▶ _Extrait du texte_
------------------------------------------------------------

Route, mai 2015

 

 

 

TRANSPARENCE ET OBSTACLES

 

 

Les gouttes sur le pare-brise rassemblent toutes les fleurs, toutes les lueurs, toutes les lignes, tous les arbres et le ciel, et la route et la montagne dans leurs miroirs déformants. L’effet est esthétiquement admirable, qui montre en passant à quel point une transparence sans obstacle présente moins d’intérêt. 

En filigrane se repose la question du travail sur la langue, que nombre d’écrivains aujourd’hui négligent, me semble-t-il, soit par facilité, soit par refus de l’art et de ses artifices au profit de la seule expérience. J’ai peur qu’il y ait là un vrai malentendu et parfois une vraie supercherie.

------------------------------------------------------------

▶ _Matériel source_
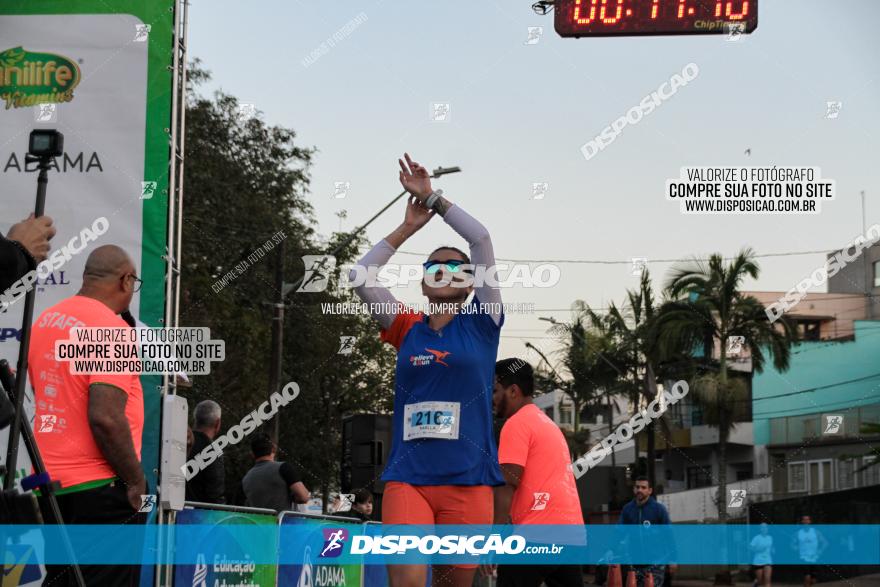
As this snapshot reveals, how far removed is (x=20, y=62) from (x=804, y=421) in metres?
49.2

------------------------------------------------------------

▶ _Consignes_
1 – Pour chaque affirmation, dites si elle concorde avec l'extrait « Transparence et obstacles » en répondant oui ou non, puis citez les mots décisifs de l'extrait : (a) les gouttes sur le pare-brise déforment ce qu'elles reflètent ; (b) une transparence sans obstacle présente plus d'intérêt ; (c) tous les écrivains d'aujourd'hui négligent le travail sur la langue.
2 – Prolongez l'extrait « Transparence et obstacles » à partir de sa dernière phrase.
Le matériel n'a aucun rôle dans cet exercice.

▶ _Réponses données_
1 –
(a) Oui : « dans leurs miroirs déformants ».
(b) Non : « une transparence sans obstacle présente moins d’intérêt ».
(c) Non : « que nombre d’écrivains aujourd’hui négligent ».

2 –
Malentendu parce qu’à critiquer, avec raison, les excès d’un certain formalisme, on a fini par en nier les apports, à tel point que la littérature contemporaine semble être revenue non seulement aux temps d’avant le Nouveau Roman mais même d’avant Mallarmé… Bien sûr que les mots font obstacle. Je me scandalisais naguère de ces cours de sémiologie où l’on me lacanait en boucle que « le mot est le meurtre de la chose ». « Je ne suis pas chasseur, disais-je, et quand je dis : « cormoran », l’oiseau continue à voler ! » Naturellement il y avait dans ma candeur une part de vérité. On en avait trop fait dans la clôture du texte, et il fallait revenir au monde (ce qui en l’occurrence pour moi ce matin pourrait signifier : revenir à la route et à ce rayon de soleil qui vient de frapper la Chartreuse, dont la falaise de calcaire est une fois encore en cette fin de mai maussade et froide le seul lambeau de paysage illuminé).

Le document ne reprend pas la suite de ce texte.